Tidak mengejutkan, peningkatan kadar lipoxins dan Resolvins ditemukan di tubuh mereka. Studi manusia berlimpah tentang manfaat minyak ikan dalam mencegah atau meminimalkan efek dari sindrom metabolik. Berikut adalah beberapa cuplikan dari literatur terbaru: Omega-3 suplemen (1,24 gram / hari), bersama dengan rendah lemak, tinggi karbohidrat diet yang mengandung tambahan EPA / DHA sehingga total asupan EPA / DHA dari 1.400 mg / hari, dapat mengurangi prevalensi sindrom metabolik dengan lebih dari 20%. Suplemen harian menyediakan minimal 930 mg EPA dan 230 mg DHA meningkatkan fungsi pembuluh darah, berkontribusi untuk menurunkan tekanan darah pada obesitas patients.25,26 The setelah makan penurunan fungsi vaskular umum pada diabetes tipe 2 berkurang dengan suplemen harian 920 mg EPA dan 760 mg DHA.27 Low-dosis EPA (180 mg) dan DHA (120 mg) dicegah peningkatan trigliserida dalam kelompok patients.28 lansia Ketika lebih tinggi dosis (1.240 mg / hari) dari EPA dan DHA yang digunakan, efek ini ditambah, terutama selama periode kritis setelah makan. Mengkonsumsi 223 mg EPA dan 149 mg DHA bersama dengan 1,9 gram ALA (asam alfa-linolenat, berdasarkan tanaman omega-3) mengurangi risiko mematikan aritmia jantung 84% pada penderita diabetes yang pernah mengalami serangan jantung, risiko pasien obesitas meningkatkan sensitifitas insulin dan penurunan kadar insulin puasa mereka dengan hanya 540 mg EPA dan 360 mg DHA dari minyak ikan.

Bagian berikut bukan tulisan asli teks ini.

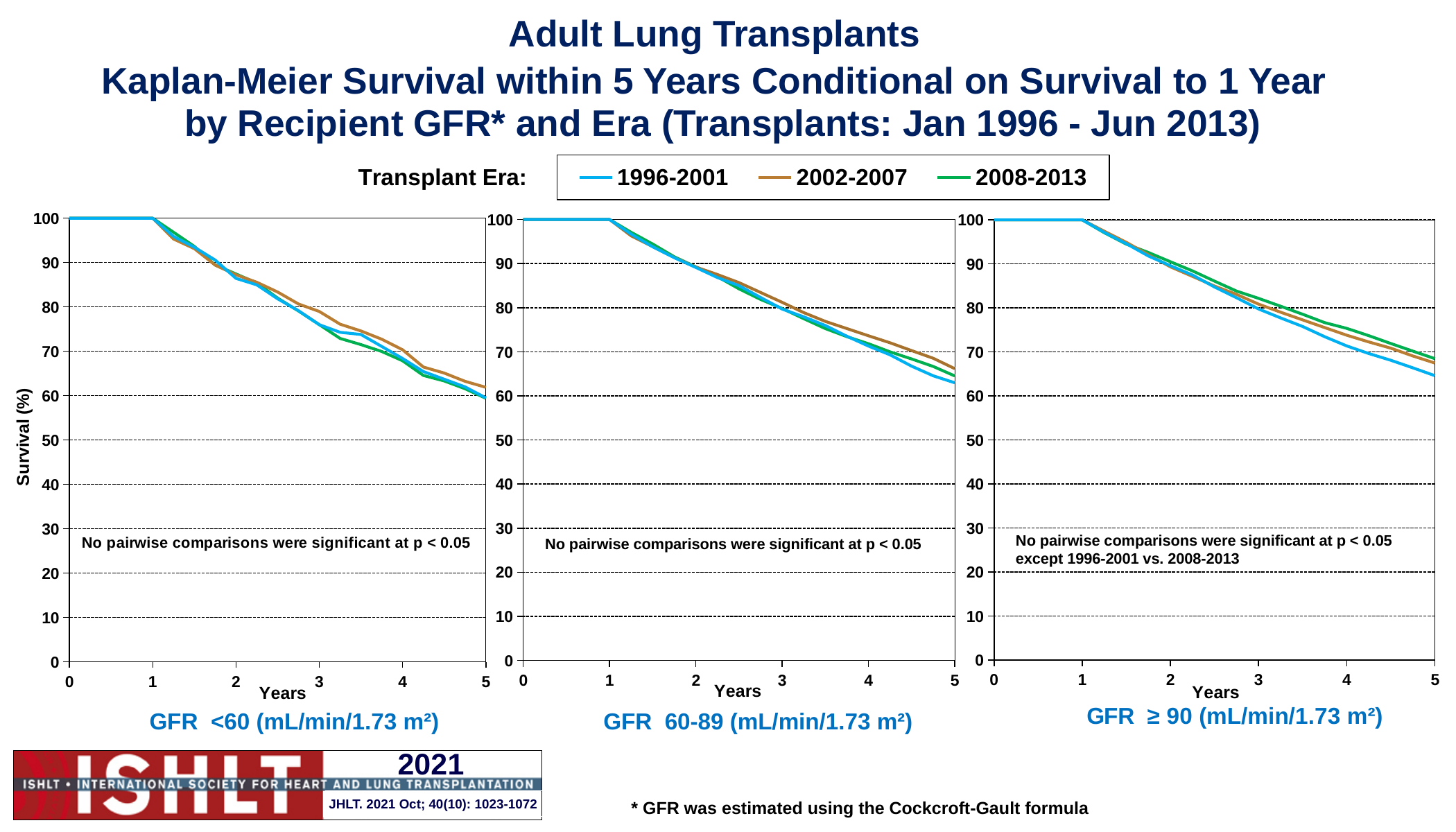
Which transplant era is drawn in green in the legend? 2008-2013 How many transplant eras does the legend list? 3 In the GFR ≥ 90 chart, is the survival value for the 1996-2001 era at year 5 greater or less than 70? less How many charts are shown on the slide? 3 In the GFR <60 chart, what is the survival value for the 1996-2001 era at year 1? 100 In the GFR ≥ 90 chart, do the survival curves rise or fall as years increase from 1 to 5? fall In the GFR 60-89 chart, is the survival value for the 2002-2007 era at year 3 greater or less than 80? greater In the GFR <60 chart, is the survival value for the 1996-2001 era at year 5 greater or less than 70? less What is the label of the y axis on the leftmost chart? Survival (%) What kind of chart is used in each of the three panels on the slide? line chart In the GFR ≥ 90 chart, which era has the higher survival at year 5: 2008-2013 or 1996-2001? 2008-2013 In the GFR <60 chart, which era has the higher survival at year 3: 2002-2007 or 1996-2001? 2002-2007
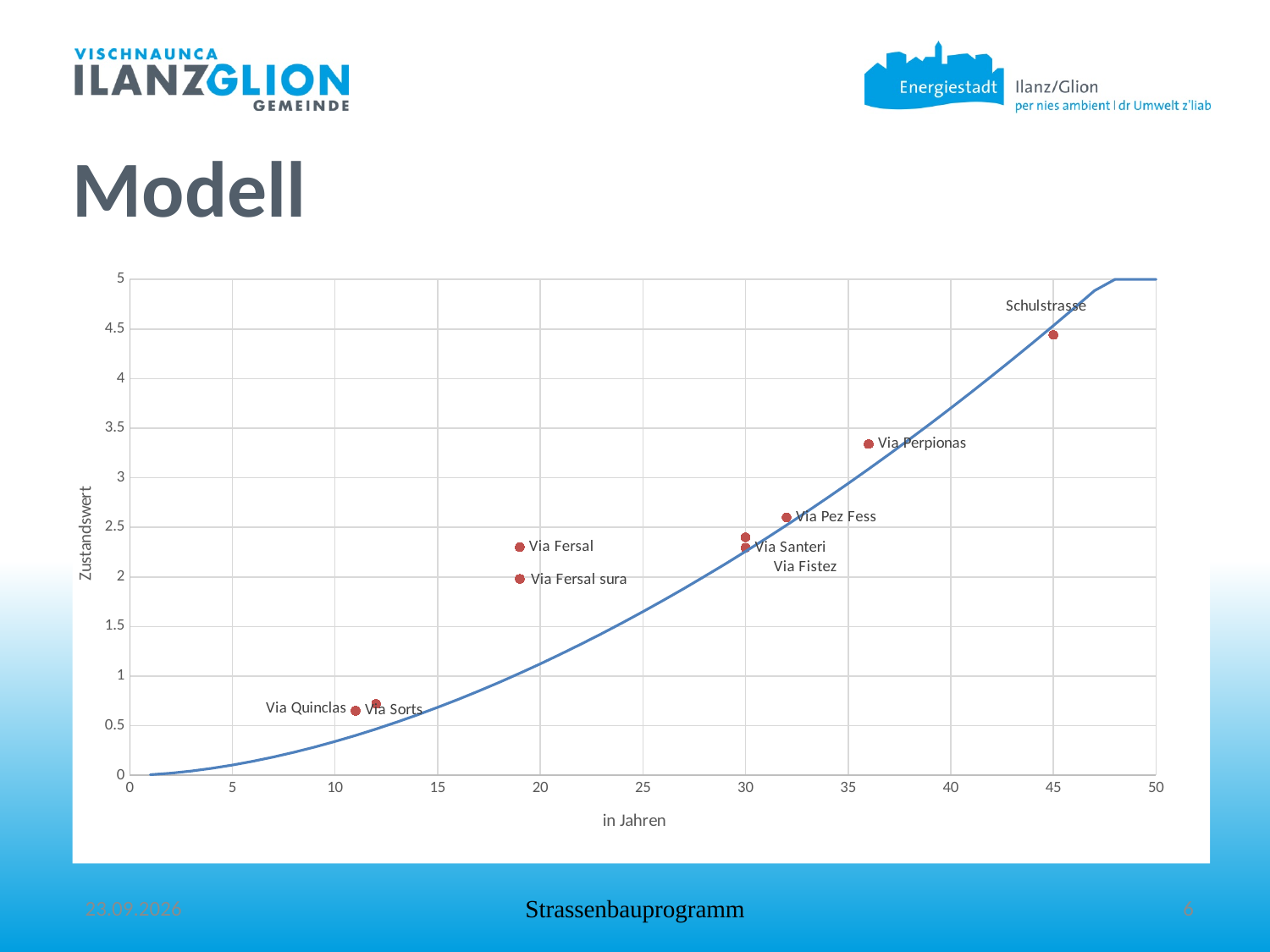
Does the model curve rise or fall as the years increase along the x axis? rise Which has a higher Zustandswert, Schulstrasse or Via Perpionas? Schulstrasse How many labeled street points are plotted on the chart? 9 What is the label of the vertical axis? Zustandswert Is the Zustandswert for Via Quinclas greater or less than 1? less What kind of chart is shown on the slide? scatter chart Which has a higher Zustandswert, Via Pez Fess or Via Fersal sura? Via Pez Fess Which labeled street has the highest Zustandswert? Schulstrasse Is the Zustandswert for Schulstrasse greater or less than 4? greater Is the Zustandswert for Via Perpionas greater or less than 3? greater What is the title of the chart on the slide? Modell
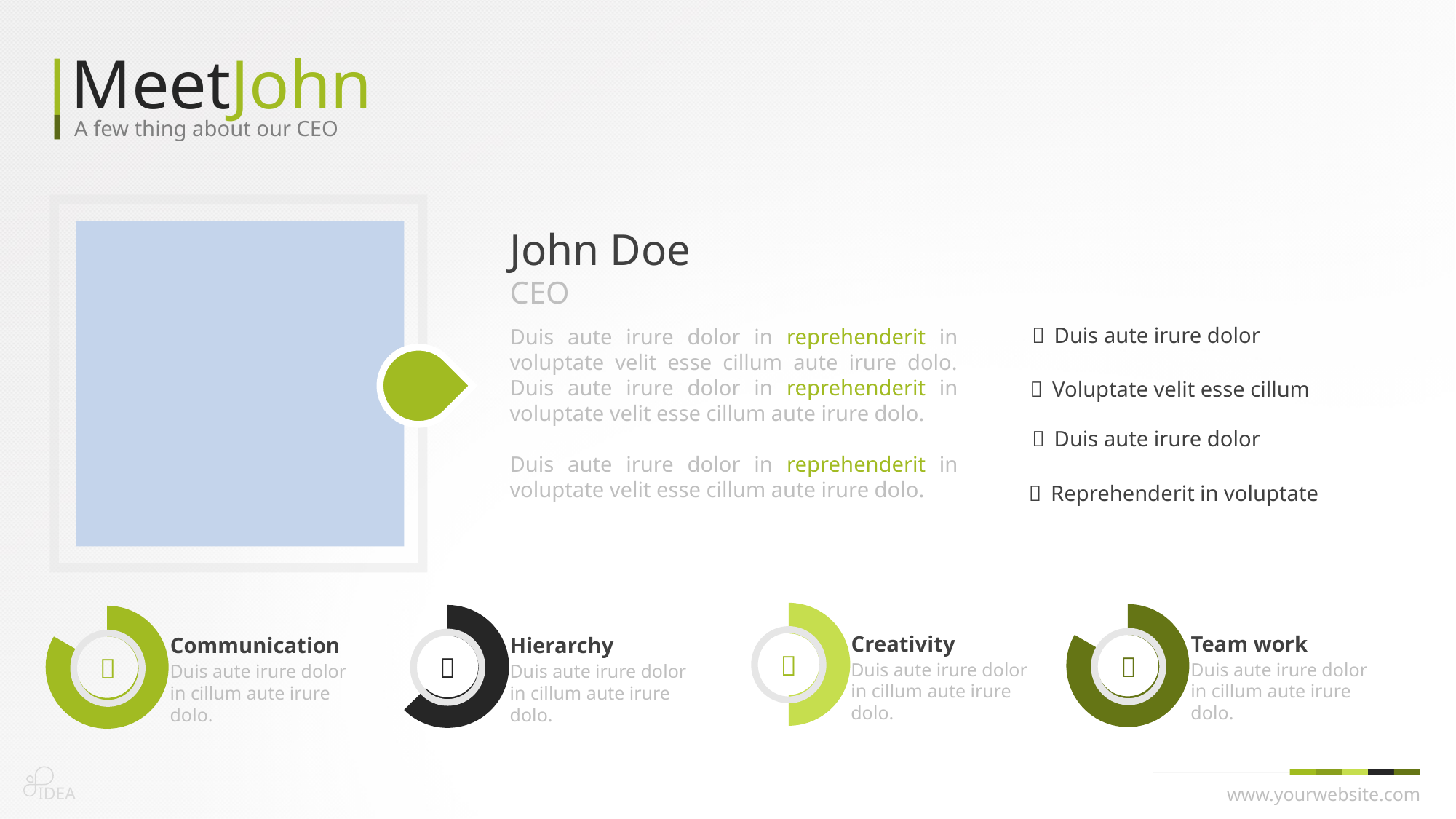
Which of the bottom doughnut charts has a larger filled portion, Team work or Creativity? Team work How many doughnut charts are shown at the bottom of the slide? 4 What kind of chart is used for the four skill indicators at the bottom of the slide? doughnut chart What is the label of the doughnut chart on the far right at the bottom of the slide? Team work Which doughnut chart at the bottom of the slide is drawn in black? Hierarchy What is the label of the first doughnut chart on the left at the bottom of the slide? Communication Which of the bottom doughnut charts has a larger filled portion, Communication or Hierarchy? Communication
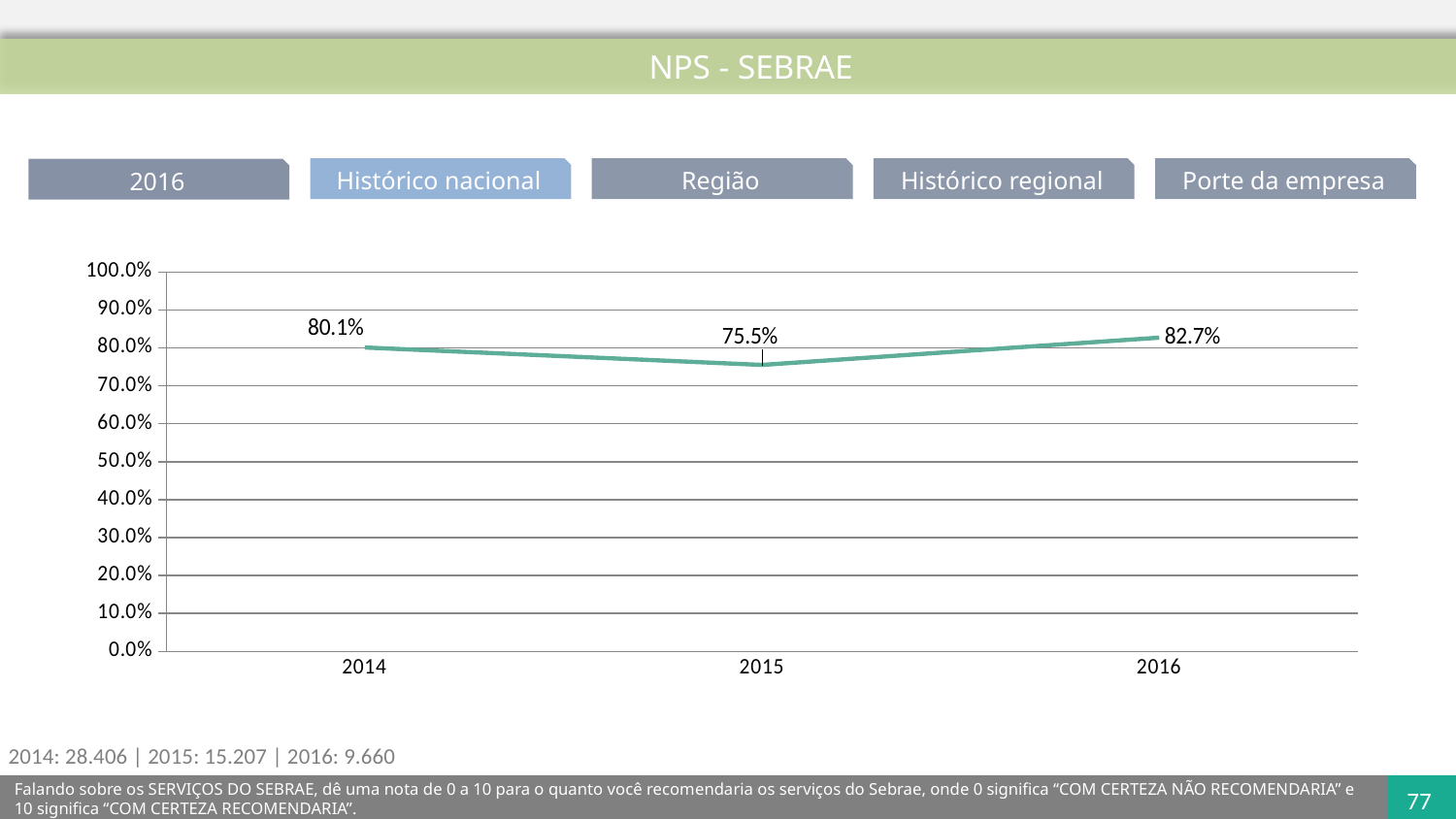
What is the difference between the values for 2016 and 2015? 7.2% Which year has the lowest value? 2015 What kind of chart is shown on the slide? line chart Is the value for 2015 greater or less than 80.0%? less What is the difference between the values for 2014 and 2015? 4.6% What is the value for 2016? 82.7% What is the value for 2014? 80.1% Which year has the highest value? 2016 Which is larger, the value for 2014 or the value for 2016? 2016 Does the value rise or fall from 2015 to 2016? rise What is the value for 2015? 75.5% How many years are plotted on the chart? 3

Omega-3 suplemen dapat memperlambat atau mencegah perkembangan penyakit hati berlemak non-alkohol, umum ditemukan di sindrome metabolik APA YANG ANDA PERLU TAHU - OMEGA-3S: Adalah kunci dari pertarungan untuk menyelesaikan beberapa manfaat PERADANGAN. Minyak ikan lama dikaitkan dengan dampaknya pada penurunan sinyal peradangan oleh sitokin. Penemuan baru mengungkapkan bahwa omega-3 lemak dalam minyak ikan langsung memicu resolusi peradangan dan mempercepat penyembuhan awal. Molekul yang disebut lipoxins, Resolvins, dan protectins semuanya berasal dari, atau dihasilkan dalam menanggapi, omega-3 lemak. Kekurangan dalam molekul pro-resolusi telah diidentifikasi di sebagian besar kronis, penyakit terkait peradangan-penuaan. Penuaan itu sendiri menghasilkan kerugian total tubuh molekul mempromosikan kesehatan ini. Beberapa penelitian mengungkapkan bahwa suplementasi dengan minyak ikan yang kaya omega-3-meningkatkan produksi molekul pro-resolusi dan cepat membawa tubuh Anda kembali ke keadaan non-meradang. uji klinis manusia menunjukkan efek anti-peradangan dari suplemen minyak ikan dalam sindrom metabolik, penyakit jantung, penyakit paru-paru, kondisi neurodegenerative, dan kanker, dengan bukti tambahan yang mengalir di setiap hari. Minyak ikan tidak bisa lagi dianggap sebagai suplemen opsional; bukan, itu adalah harus dimiliki untuk pencegahan kondisi peradangan penuaan.

Terjawab 7 bulan lalu
Kau memiliki jawaban yang lebih baik?